What do you get when you cross elephant grass with sugar cane? Something called Tjiong grass, which contains over 71% carbohydrate, mostly simple sugars--ideal for fermenting into ethanol. The grass is estimated to produce almost 3,000 gallons of ethanol per acre every year (2 harvests). H/T BiofuelsDigest

Hundreds of millions of hectares of good farmland has been abandoned in Russia over the past 20 years, due to mismanagement and poor agricultural practises. Russia intends to produce biomass on that land equivalent to over 7 million barrels per day of oil production.
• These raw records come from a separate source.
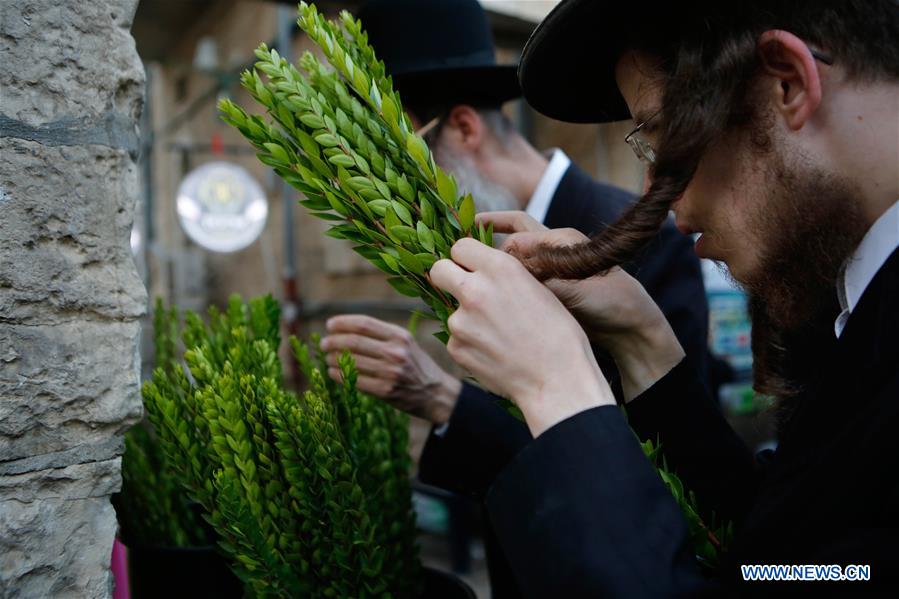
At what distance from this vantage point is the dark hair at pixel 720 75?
3.14ft

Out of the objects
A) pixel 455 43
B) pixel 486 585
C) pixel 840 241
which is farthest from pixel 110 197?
pixel 486 585

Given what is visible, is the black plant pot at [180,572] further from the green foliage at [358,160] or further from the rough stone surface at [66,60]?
the rough stone surface at [66,60]

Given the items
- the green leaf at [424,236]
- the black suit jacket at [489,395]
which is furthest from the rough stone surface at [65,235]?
the black suit jacket at [489,395]

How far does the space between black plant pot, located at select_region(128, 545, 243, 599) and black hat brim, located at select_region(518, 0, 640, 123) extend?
2.97 feet

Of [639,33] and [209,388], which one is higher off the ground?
[639,33]

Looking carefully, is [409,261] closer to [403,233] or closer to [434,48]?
[403,233]

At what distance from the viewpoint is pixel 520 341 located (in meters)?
0.93

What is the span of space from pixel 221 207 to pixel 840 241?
22.0 ft

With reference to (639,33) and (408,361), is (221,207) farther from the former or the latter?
(639,33)

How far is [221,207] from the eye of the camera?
7.11 m

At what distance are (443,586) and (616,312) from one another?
0.52m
The Brazilian diesel tree is being cloned in an attempt to move its diesel-producing genes into other, hardier plants. The diesel tree only grows in tropical environments, and is a bit fastidious in its requirements. Researchers hope they can give hardier plants the ability to produce the same diesel equivalent, across a broad array of croplands and growing conditions.

Caribbean nations are beginning to examine their prospects for cashing in in the growing biofuels boom. The high price of oil takes a heavy toll on island nations which have to ship in all of their fuel--both for transportation and for generating electricity. Alternative fuels are desperately needed, and tropical islands are particularly well suited for a number of bioenergy crops--including sugar cane, palm, jatropha, coconut, moringa, pongamia, and diesel tree, among others.